Why not use the delegate? What exactly do you want to do? Set after constructor or assign delegate?

struct S {
    float /*------------------*/ a;
    float /*------------------*/ b;

    void delegate(float x, float y) set;
    auto sum() { return a + b; }
}

void main() {
    S s;
    s.set = (x, y) {
        s.a = x;
        s.b = y;
    };
    s.set(10, 20);
    assert(s.sum == 30);
}

SDB@79

January 31, 2023

On Monday, 30 January 2023 at 07:48:09 UTC, Salih Dincer wrote:

>

On Saturday, 21 January 2023 at 23:07:45 UTC, jwatson-CO-edu wrote:

>

I am trying to create a struct with a settable method that has access to the struct scope.
Is this the only way?
Is there a way to give access without explicitly passing this?

Why not use the delegate? What exactly do you want to do? Set after constructor or assign delegate?

struct S {
    float /*------------------*/ a;
    float /*------------------*/ b;

    void delegate(float x, float y) set;
    auto sum() { return a + b; }
}

void main() {
    S s;
    s.set = (x, y) {
        s.a = x;
        s.b = y;
    };
    s.set(10, 20);
    assert(s.sum == 30);
}

SDB@79

So delegate looks closer to what I want. I am looking to implement a Strategy Pattern in which I have an object with an update method which is settable at runtime, either during instantiation or after. The function you have assigned to set has access to the S object, just like I had wished; Thank you!

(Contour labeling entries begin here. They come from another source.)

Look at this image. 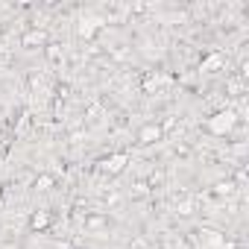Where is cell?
<instances>
[{
  "mask_svg": "<svg viewBox=\"0 0 249 249\" xmlns=\"http://www.w3.org/2000/svg\"><path fill=\"white\" fill-rule=\"evenodd\" d=\"M237 126V114L231 111V108H223V111H217V114H211L208 120H205V129L211 132V135H229L231 129Z\"/></svg>",
  "mask_w": 249,
  "mask_h": 249,
  "instance_id": "obj_1",
  "label": "cell"
},
{
  "mask_svg": "<svg viewBox=\"0 0 249 249\" xmlns=\"http://www.w3.org/2000/svg\"><path fill=\"white\" fill-rule=\"evenodd\" d=\"M126 164H129V156H126V153H114V156H108V159L103 161V173L117 176V173L126 170Z\"/></svg>",
  "mask_w": 249,
  "mask_h": 249,
  "instance_id": "obj_2",
  "label": "cell"
},
{
  "mask_svg": "<svg viewBox=\"0 0 249 249\" xmlns=\"http://www.w3.org/2000/svg\"><path fill=\"white\" fill-rule=\"evenodd\" d=\"M161 138H164L161 123H147V126H141V132H138V144H156Z\"/></svg>",
  "mask_w": 249,
  "mask_h": 249,
  "instance_id": "obj_3",
  "label": "cell"
},
{
  "mask_svg": "<svg viewBox=\"0 0 249 249\" xmlns=\"http://www.w3.org/2000/svg\"><path fill=\"white\" fill-rule=\"evenodd\" d=\"M21 44L24 47H41V44H47V33L44 30H30V33H24Z\"/></svg>",
  "mask_w": 249,
  "mask_h": 249,
  "instance_id": "obj_4",
  "label": "cell"
},
{
  "mask_svg": "<svg viewBox=\"0 0 249 249\" xmlns=\"http://www.w3.org/2000/svg\"><path fill=\"white\" fill-rule=\"evenodd\" d=\"M220 68H223V53H211V56H205L199 62V71H205V73H214Z\"/></svg>",
  "mask_w": 249,
  "mask_h": 249,
  "instance_id": "obj_5",
  "label": "cell"
},
{
  "mask_svg": "<svg viewBox=\"0 0 249 249\" xmlns=\"http://www.w3.org/2000/svg\"><path fill=\"white\" fill-rule=\"evenodd\" d=\"M103 229H108V217H103V214H88L85 217V231H103Z\"/></svg>",
  "mask_w": 249,
  "mask_h": 249,
  "instance_id": "obj_6",
  "label": "cell"
},
{
  "mask_svg": "<svg viewBox=\"0 0 249 249\" xmlns=\"http://www.w3.org/2000/svg\"><path fill=\"white\" fill-rule=\"evenodd\" d=\"M100 27H103V24H100L97 18H88V21H82V24L76 27V33H79V38H91V36H94Z\"/></svg>",
  "mask_w": 249,
  "mask_h": 249,
  "instance_id": "obj_7",
  "label": "cell"
},
{
  "mask_svg": "<svg viewBox=\"0 0 249 249\" xmlns=\"http://www.w3.org/2000/svg\"><path fill=\"white\" fill-rule=\"evenodd\" d=\"M47 226H50V214H47V211H36V214L30 217V229H33V231H44Z\"/></svg>",
  "mask_w": 249,
  "mask_h": 249,
  "instance_id": "obj_8",
  "label": "cell"
},
{
  "mask_svg": "<svg viewBox=\"0 0 249 249\" xmlns=\"http://www.w3.org/2000/svg\"><path fill=\"white\" fill-rule=\"evenodd\" d=\"M234 191H237V185H234L231 179H226V182H217V185H214V194H217V196H231Z\"/></svg>",
  "mask_w": 249,
  "mask_h": 249,
  "instance_id": "obj_9",
  "label": "cell"
},
{
  "mask_svg": "<svg viewBox=\"0 0 249 249\" xmlns=\"http://www.w3.org/2000/svg\"><path fill=\"white\" fill-rule=\"evenodd\" d=\"M161 82H164V79H161V76H150V79H147V82H144V88H147V91H156V88H159V85H161Z\"/></svg>",
  "mask_w": 249,
  "mask_h": 249,
  "instance_id": "obj_10",
  "label": "cell"
},
{
  "mask_svg": "<svg viewBox=\"0 0 249 249\" xmlns=\"http://www.w3.org/2000/svg\"><path fill=\"white\" fill-rule=\"evenodd\" d=\"M50 185H53V176H38V182H36V188H38V191H47Z\"/></svg>",
  "mask_w": 249,
  "mask_h": 249,
  "instance_id": "obj_11",
  "label": "cell"
}]
</instances>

The application is a Braitenberg Vehicle environment. There are a more than a few component types that are connected to each other in the same way and pass messages of a consistent type. I'd like not to write a struct/class for each component type; but rather write their common structure once and set their type-specific behavior as they are created.

It looks like I can write a function for each component type and assign a delegate update strategy after the common struct has been created. This is what I had asked for. Thank you for this lesson.